Basta, portala via, Adha-.
L’uomo
si premette le tempie sospirando. –Via, andate via-.
-Vieni-
la voce soave di Adha le lasciò muovere i primi passi verso
le gradinate.
-Ma
cosa gli è preso?- domandò sbigottita.
Adha
la condusse in silenzio verso le stanze dell’ultimo piano.

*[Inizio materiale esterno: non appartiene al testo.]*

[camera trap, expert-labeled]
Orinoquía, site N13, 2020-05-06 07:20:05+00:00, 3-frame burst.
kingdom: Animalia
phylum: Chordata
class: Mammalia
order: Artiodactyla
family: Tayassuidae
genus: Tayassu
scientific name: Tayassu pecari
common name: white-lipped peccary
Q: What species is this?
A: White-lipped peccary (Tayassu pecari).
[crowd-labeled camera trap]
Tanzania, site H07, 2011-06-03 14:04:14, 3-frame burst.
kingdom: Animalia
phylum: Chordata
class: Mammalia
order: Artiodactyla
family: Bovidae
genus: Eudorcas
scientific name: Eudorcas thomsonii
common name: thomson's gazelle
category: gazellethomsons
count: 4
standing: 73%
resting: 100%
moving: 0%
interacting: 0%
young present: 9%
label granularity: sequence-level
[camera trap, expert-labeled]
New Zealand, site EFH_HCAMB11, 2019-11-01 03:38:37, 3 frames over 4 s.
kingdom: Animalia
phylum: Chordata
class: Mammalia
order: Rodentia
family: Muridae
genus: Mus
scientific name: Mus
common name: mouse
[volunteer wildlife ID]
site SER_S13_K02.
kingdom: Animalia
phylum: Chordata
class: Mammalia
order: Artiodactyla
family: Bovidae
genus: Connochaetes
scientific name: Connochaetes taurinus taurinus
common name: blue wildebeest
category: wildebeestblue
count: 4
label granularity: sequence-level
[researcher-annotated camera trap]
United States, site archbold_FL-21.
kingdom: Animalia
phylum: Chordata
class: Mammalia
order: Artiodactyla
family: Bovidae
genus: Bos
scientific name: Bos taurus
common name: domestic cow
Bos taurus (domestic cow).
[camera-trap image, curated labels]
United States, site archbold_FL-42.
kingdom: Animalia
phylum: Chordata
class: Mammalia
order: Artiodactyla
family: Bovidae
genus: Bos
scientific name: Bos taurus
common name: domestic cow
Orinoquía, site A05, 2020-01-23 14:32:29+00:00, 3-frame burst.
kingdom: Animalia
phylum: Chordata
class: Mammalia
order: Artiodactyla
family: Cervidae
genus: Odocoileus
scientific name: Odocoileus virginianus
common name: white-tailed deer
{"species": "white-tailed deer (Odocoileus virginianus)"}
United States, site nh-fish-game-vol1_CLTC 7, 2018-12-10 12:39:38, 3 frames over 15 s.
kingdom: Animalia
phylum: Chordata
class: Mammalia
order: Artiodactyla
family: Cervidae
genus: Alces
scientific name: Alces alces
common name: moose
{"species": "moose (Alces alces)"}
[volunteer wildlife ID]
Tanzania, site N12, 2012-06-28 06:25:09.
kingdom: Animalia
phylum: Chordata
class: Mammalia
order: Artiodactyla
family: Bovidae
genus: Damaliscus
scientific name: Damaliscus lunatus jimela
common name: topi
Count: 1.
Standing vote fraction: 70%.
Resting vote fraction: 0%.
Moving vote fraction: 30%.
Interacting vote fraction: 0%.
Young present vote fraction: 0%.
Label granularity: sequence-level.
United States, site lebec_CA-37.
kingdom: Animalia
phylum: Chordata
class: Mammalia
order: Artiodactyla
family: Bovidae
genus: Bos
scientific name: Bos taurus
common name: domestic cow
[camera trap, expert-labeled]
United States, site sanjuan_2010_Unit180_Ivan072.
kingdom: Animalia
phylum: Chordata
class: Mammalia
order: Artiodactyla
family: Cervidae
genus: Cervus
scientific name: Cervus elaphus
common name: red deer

–Non è un buon momento. Qualche ora fa
è arrivata una colomba nera da Gerusalemme- le disse solo.
-E
cosa vuol dire, scusa?- Elena le camminava dietro.
Adha
continuò a camminare sui gradini, ma le rispose dicendo:
-sta succedendo quello che non doveva succedere. Siccome non ti
riguarda, non posso dirti altro, mi spiace-.
Raggiunsero
le camere degli Angeli e Adha l’accompagnò anche
oltre la scala di pietra che portava alla sua stanza.
Le
finestre erano state chiuse, e le tende le oscuravano mostrando un
salone buio che quasi non riconosceva.
-Domani
la sveglia sarà clemente, te lo concedo, ma dalla settimana
prossima in poi dovrai seguirmi e assistermi come dico io, chiaro?-.
Elena
annuì e andò verso la sua stanza.
Adha
scomparve di sotto, e la ragazza si lasciò cadere sul letto
di schiena.
-Che
schifo di posto, però- disse tra sé.
–perché, papà tra tutti posti del
mondo, qui?!- urlò.
Una
voce dentro di lei diceva che era l’unico
“luogo” che fosse in grado di proteggerla, e la
voce avversa gridava “proteggerla da cosa”??? Ma ce
n’era una terza che le pulsava in testa dal primo momento che
aveva messo piede sulla terra di Masyaf.
-Perché
tutto a me…-.
Le
voci della sua coscienza erano mille e una, nel suo sangue scorreva
quello di sua madre, che senza paura aveva ucciso e si era conquistata
un posto sicuro in questo mondo difficile qual’era quello
della Setta degli Assassini. Ora toccava a le, ad Elena di Acri che di
Acri non era.
Punto
primo. Doveva trovare suo fratello.
Punto
secondo. Doveva diventare un’assassina.